(Records shown Opens)
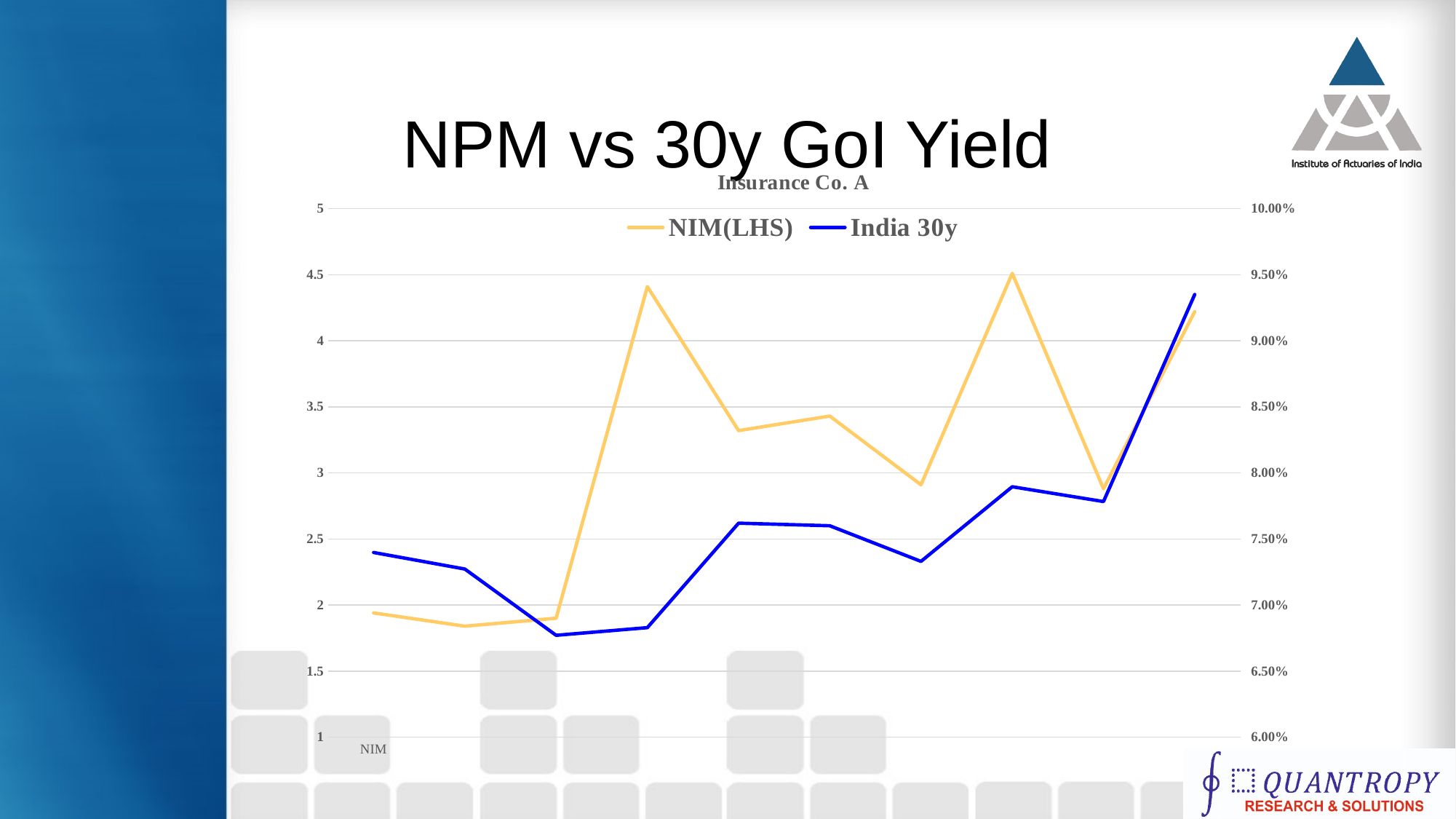
Is the last (rightmost) value of the NIM(LHS) line greater or less than 4? greater What are the two series named in the legend? NIM(LHS) and India 30y What colour is the line for the India 30y series? blue Overall, does the NIM(LHS) line rise or fall from its first point to its last point? rise Is the last (rightmost) value of the India 30y line greater or less than 9.00%? greater Is the first (leftmost) value of the NIM(LHS) line greater or less than 2? less How many series does the legend list? 2 How many data points does the NIM(LHS) line have? 10 Overall, does the India 30y line rise or fall from left to right? rise What kind of chart is shown on the slide? line chart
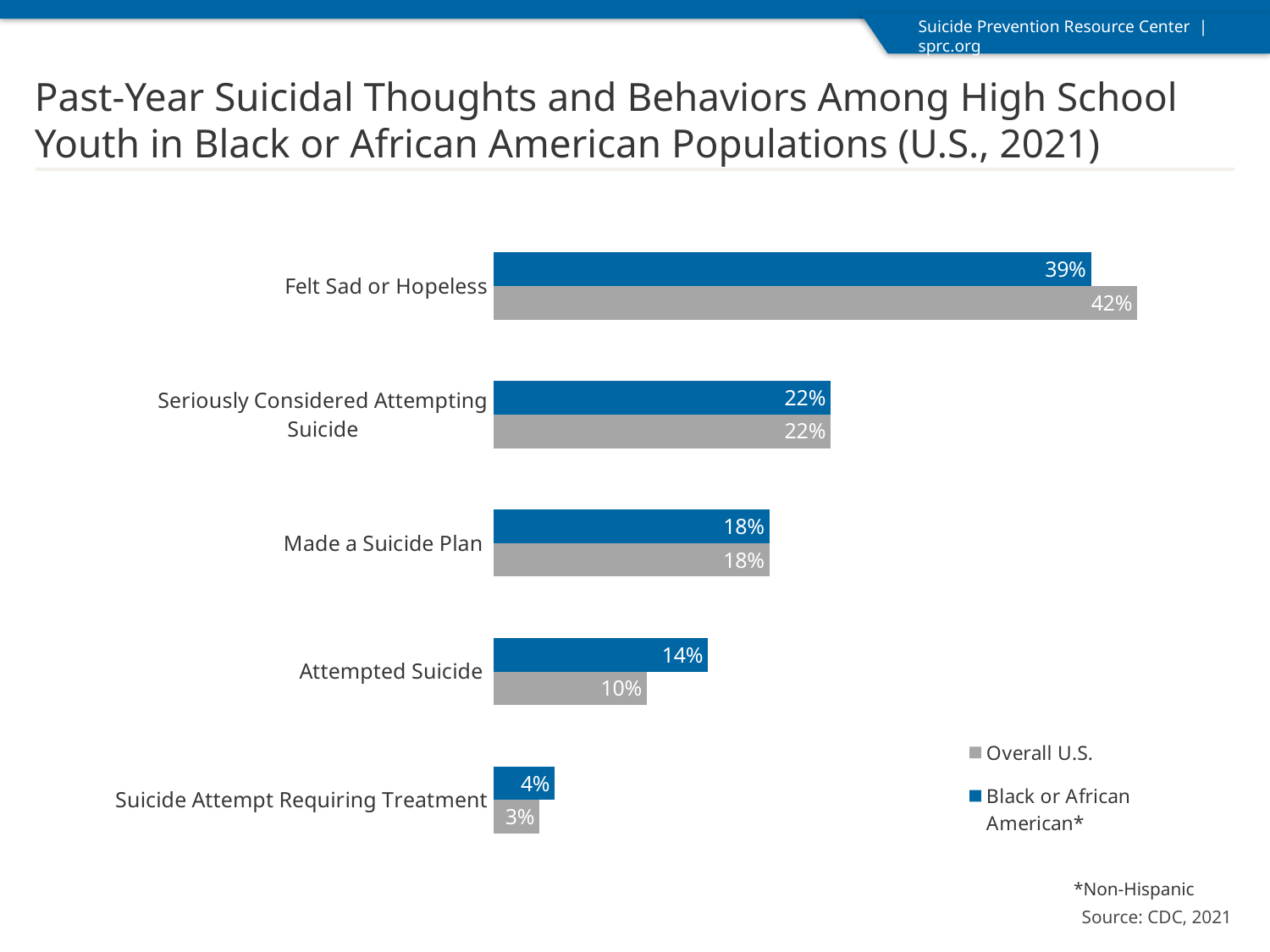
How many categories are shown on the chart? 5 What is the Overall U.S. value for Felt Sad or Hopeless? 42% What is the Overall U.S. value for Attempted Suicide? 10% For Attempted Suicide, which is larger: the Overall U.S. value or the Black or African American value? Black or African American What is the value for Black or African American youth for Suicide Attempt Requiring Treatment? 4% How many series does the legend list? 2 What is the value for Black or African American youth who Felt Sad or Hopeless? 39% What is the difference between the Overall U.S. and Black or African American values for Felt Sad or Hopeless? 3% What is the difference between the Black or African American and Overall U.S. values for Attempted Suicide? 4% Which category has the highest value for the Black or African American series? Felt Sad or Hopeless Which category has the lowest Overall U.S. value? Suicide Attempt Requiring Treatment What kind of chart is shown on the slide? Bar chart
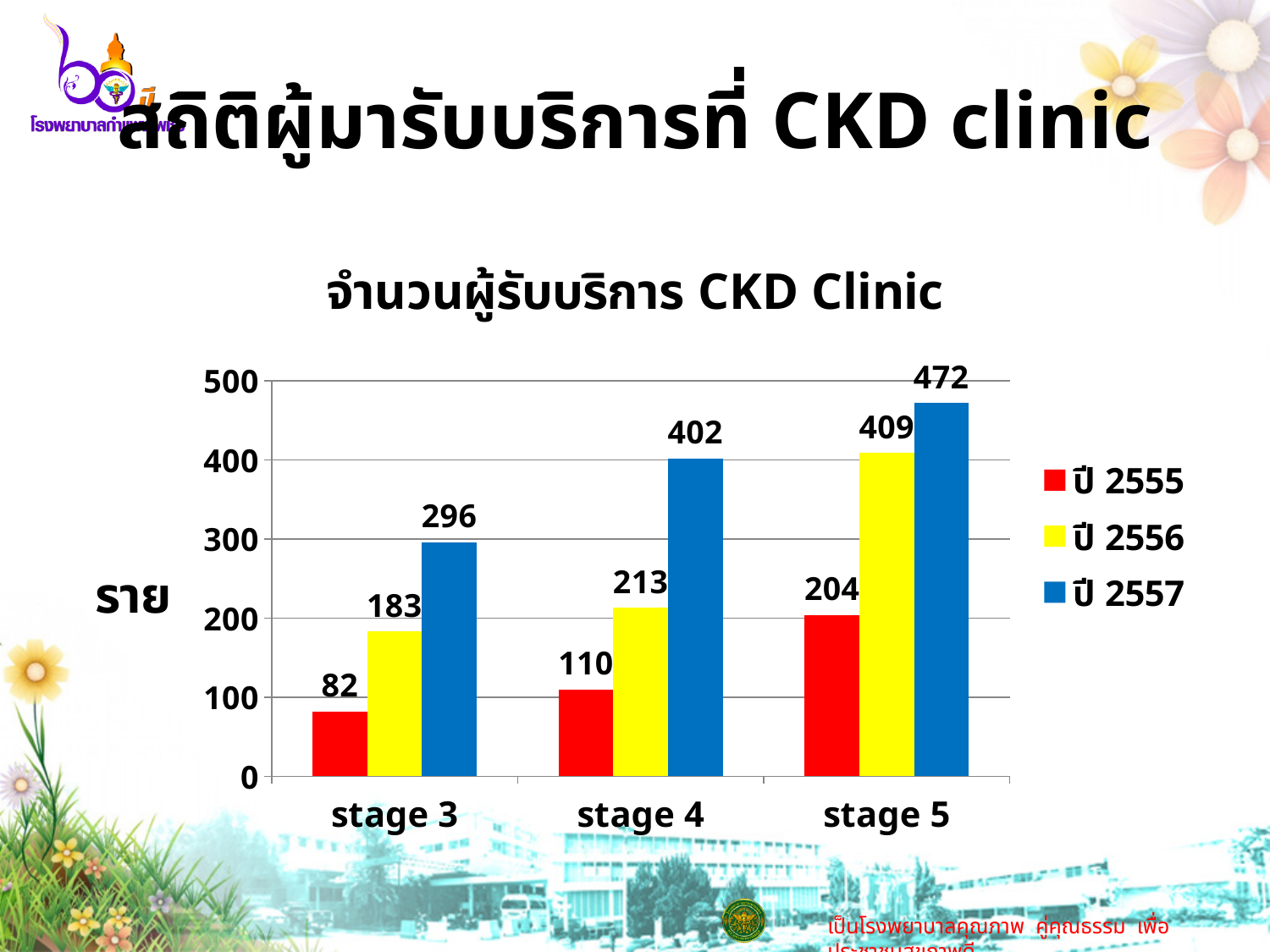
How many series does the legend list? 3 How many stage categories are shown on the x axis? 3 What is the value for stage 5 in the ปี 2555 series? 204 What is the value for stage 3 in the ปี 2557 series? 296 Which stage has the highest value in the ปี 2557 series? stage 5 Which stage has the lowest value in the ปี 2555 series? stage 3 Which is larger: the ปี 2556 value for stage 5 or the ปี 2557 value for stage 4? ปี 2556 value for stage 5 What kind of chart is shown? bar chart Is the ปี 2557 value for stage 5 greater or less than 400? greater What is the difference between the ปี 2557 and ปี 2556 values for stage 4? 189 Do the ปี 2557 values rise or fall from stage 3 to stage 5? rise What is the value for stage 4 in the ปี 2556 series? 213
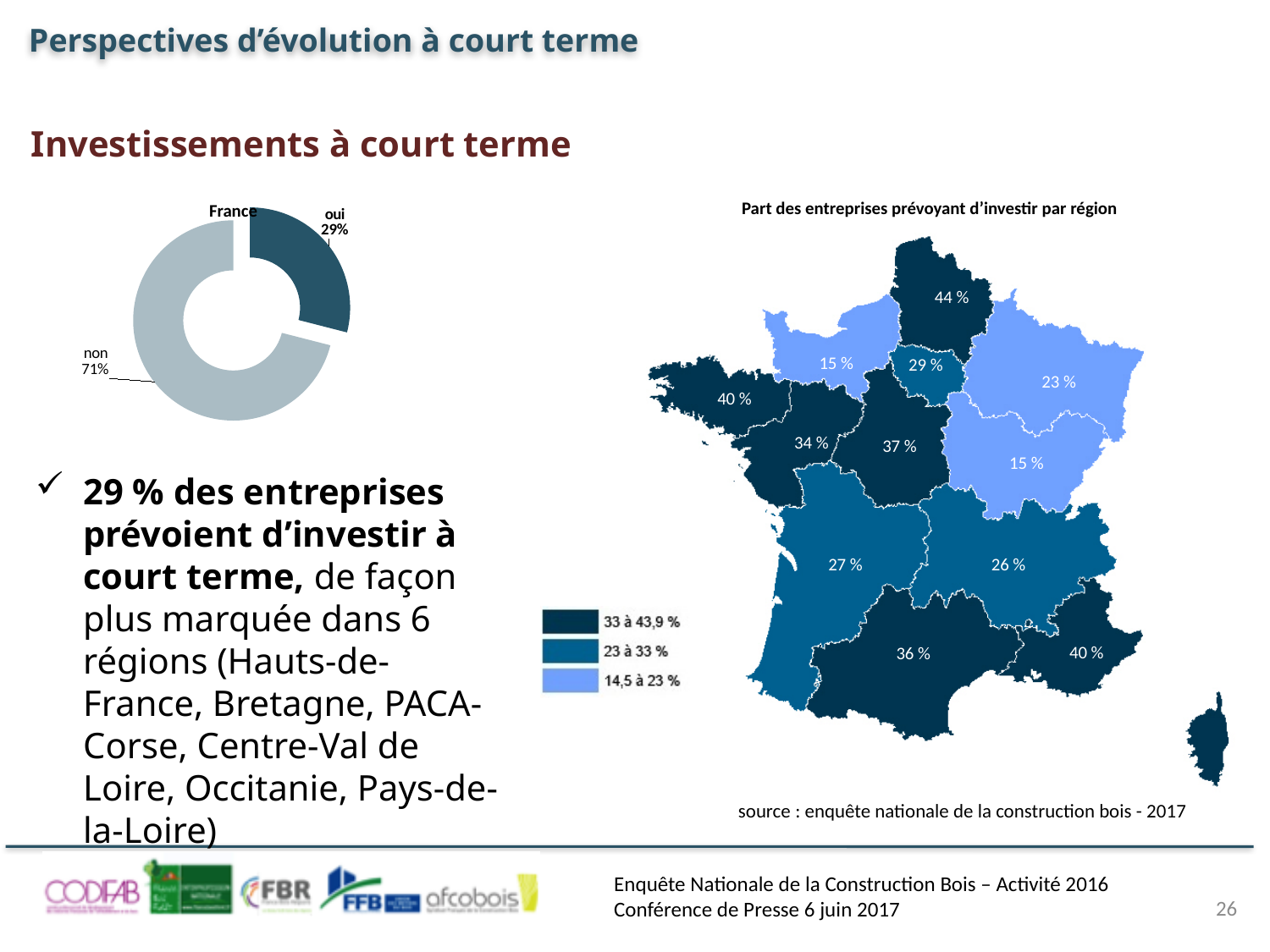
How many categories does the donut chart titled "France" show? 2 In the donut chart titled "France", which category is the smallest? oui What is the title of the map chart on the right of the slide? Part des entreprises prévoyant d'investir par région In the donut chart titled "France", is the "oui" share larger or smaller than the "non" share? smaller On the map chart, what is the lowest regional percentage shown? 15 % In the donut chart titled "France", what percentage of companies answered "non"? 71% What kind of chart is the chart titled "France"? donut (pie) chart In the donut chart titled "France", what percentage of companies answered "oui"? 29% In the donut chart titled "France", which category is the largest? non In the donut chart titled "France", what share of the whole does the "oui" slice represent? 29% On the map chart, what is the highest regional percentage shown? 44 % In the donut chart titled "France", what is the difference between the "non" and "oui" shares? 42%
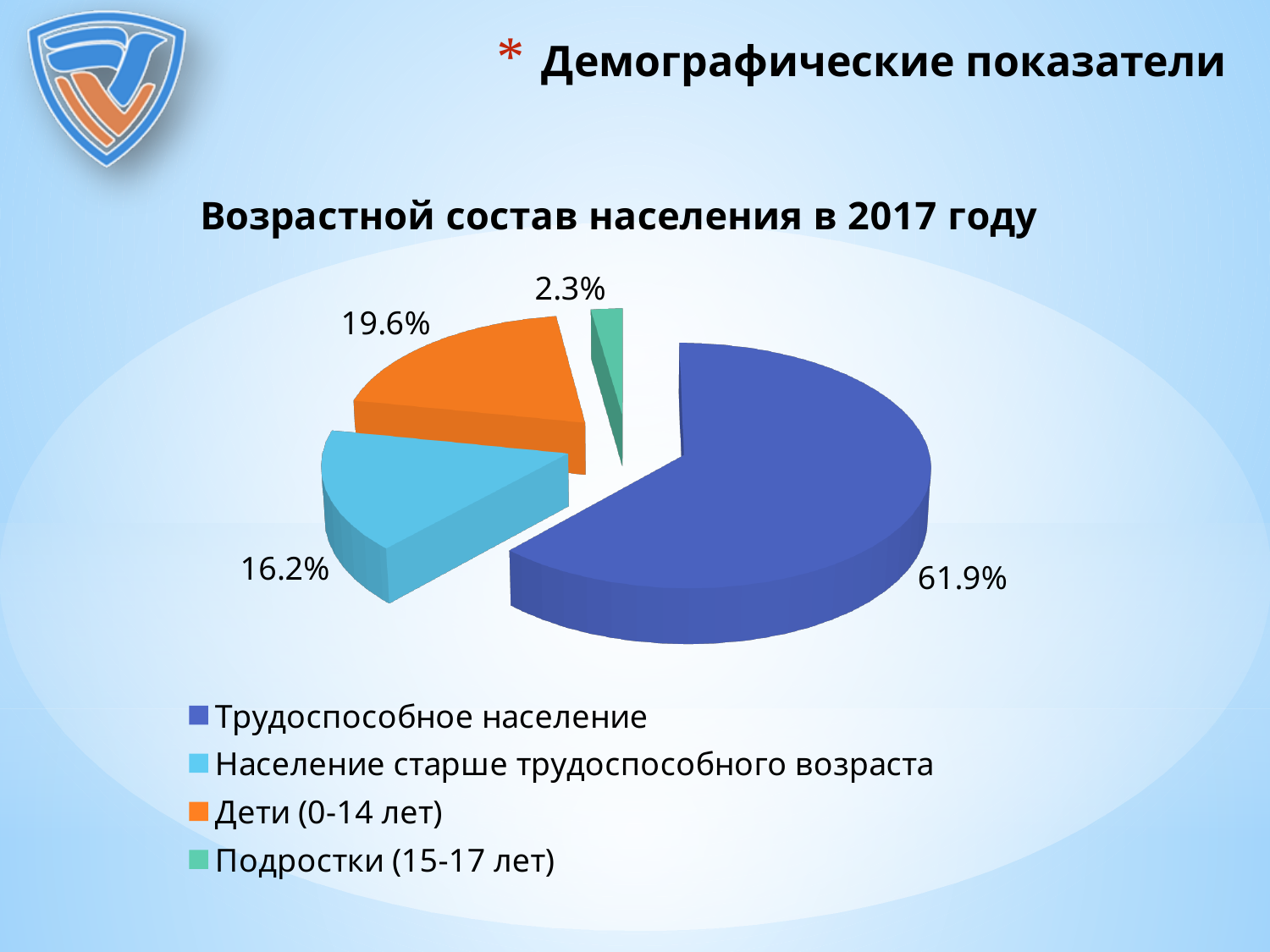
What type of chart is shown on the slide? Pie chart What share of the population is Население старше трудоспособного возраста? 16.2% Which category has the smallest share of the pie? Подростки (15-17 лет) What share of the population is Дети (0-14 лет)? 19.6% What share of the population is Трудоспособное население? 61.9% What is the difference in percentage points between Трудоспособное население and Дети (0-14 лет)? 42.3 What colour is the slice for Дети (0-14 лет)? Orange Which category has the largest share of the pie? Трудоспособное население Which is larger: the share for Дети (0-14 лет) or the share for Население старше трудоспособного возраста? Дети (0-14 лет) What share of the population is Подростки (15-17 лет)? 2.3% What is the title of the chart? Возрастной состав населения в 2017 году How many categories does the pie chart have? 4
(Records shown Closes)
#### [Exercise objective]
Reproduce all of the data above word for word, leaving out the pictures.

#### [Response below]
Is the last (rightmost) value of the NIM(LHS) line greater or less than 4? greater What are the two series named in the legend? NIM(LHS) and India 30y What colour is the line for the India 30y series? blue Overall, does the NIM(LHS) line rise or fall from its first point to its last point? rise Is the last (rightmost) value of the India 30y line greater or less than 9.00%? greater Is the first (leftmost) value of the NIM(LHS) line greater or less than 2? less How many series does the legend list? 2 How many data points does the NIM(LHS) line have? 10 Overall, does the India 30y line rise or fall from left to right? rise What kind of chart is shown on the slide? line chart
How many categories are shown on the chart? 5 What is the Overall U.S. value for Felt Sad or Hopeless? 42% What is the Overall U.S. value for Attempted Suicide? 10% For Attempted Suicide, which is larger: the Overall U.S. value or the Black or African American value? Black or African American What is the value for Black or African American youth for Suicide Attempt Requiring Treatment? 4% How many series does the legend list? 2 What is the value for Black or African American youth who Felt Sad or Hopeless? 39% What is the difference between the Overall U.S. and Black or African American values for Felt Sad or Hopeless? 3% What is the difference between the Black or African American and Overall U.S. values for Attempted Suicide? 4% Which category has the highest value for the Black or African American series? Felt Sad or Hopeless Which category has the lowest Overall U.S. value? Suicide Attempt Requiring Treatment What kind of chart is shown on the slide? Bar chart
How many series does the legend list? 3 How many stage categories are shown on the x axis? 3 What is the value for stage 5 in the ปี 2555 series? 204 What is the value for stage 3 in the ปี 2557 series? 296 Which stage has the highest value in the ปี 2557 series? stage 5 Which stage has the lowest value in the ปี 2555 series? stage 3 Which is larger: the ปี 2556 value for stage 5 or the ปี 2557 value for stage 4? ปี 2556 value for stage 5 What kind of chart is shown? bar chart Is the ปี 2557 value for stage 5 greater or less than 400? greater What is the difference between the ปี 2557 and ปี 2556 values for stage 4? 189 Do the ปี 2557 values rise or fall from stage 3 to stage 5? rise What is the value for stage 4 in the ปี 2556 series? 213
How many categories does the donut chart titled "France" show? 2 In the donut chart titled "France", which category is the smallest? oui What is the title of the map chart on the right of the slide? Part des entreprises prévoyant d'investir par région In the donut chart titled "France", is the "oui" share larger or smaller than the "non" share? smaller On the map chart, what is the lowest regional percentage shown? 15 % In the donut chart titled "France", what percentage of companies answered "non"? 71% What kind of chart is the chart titled "France"? donut (pie) chart In the donut chart titled "France", what percentage of companies answered "oui"? 29% In the donut chart titled "France", which category is the largest? non In the donut chart titled "France", what share of the whole does the "oui" slice represent? 29% On the map chart, what is the highest regional percentage shown? 44 % In the donut chart titled "France", what is the difference between the "non" and "oui" shares? 42%
What type of chart is shown on the slide? Pie chart What share of the population is Население старше трудоспособного возраста? 16.2% Which category has the smallest share of the pie? Подростки (15-17 лет) What share of the population is Дети (0-14 лет)? 19.6% What share of the population is Трудоспособное население? 61.9% What is the difference in percentage points between Трудоспособное население and Дети (0-14 лет)? 42.3 What colour is the slice for Дети (0-14 лет)? Orange Which category has the largest share of the pie? Трудоспособное население Which is larger: the share for Дети (0-14 лет) or the share for Население старше трудоспособного возраста? Дети (0-14 лет) What share of the population is Подростки (15-17 лет)? 2.3% What is the title of the chart? Возрастной состав населения в 2017 году How many categories does the pie chart have? 4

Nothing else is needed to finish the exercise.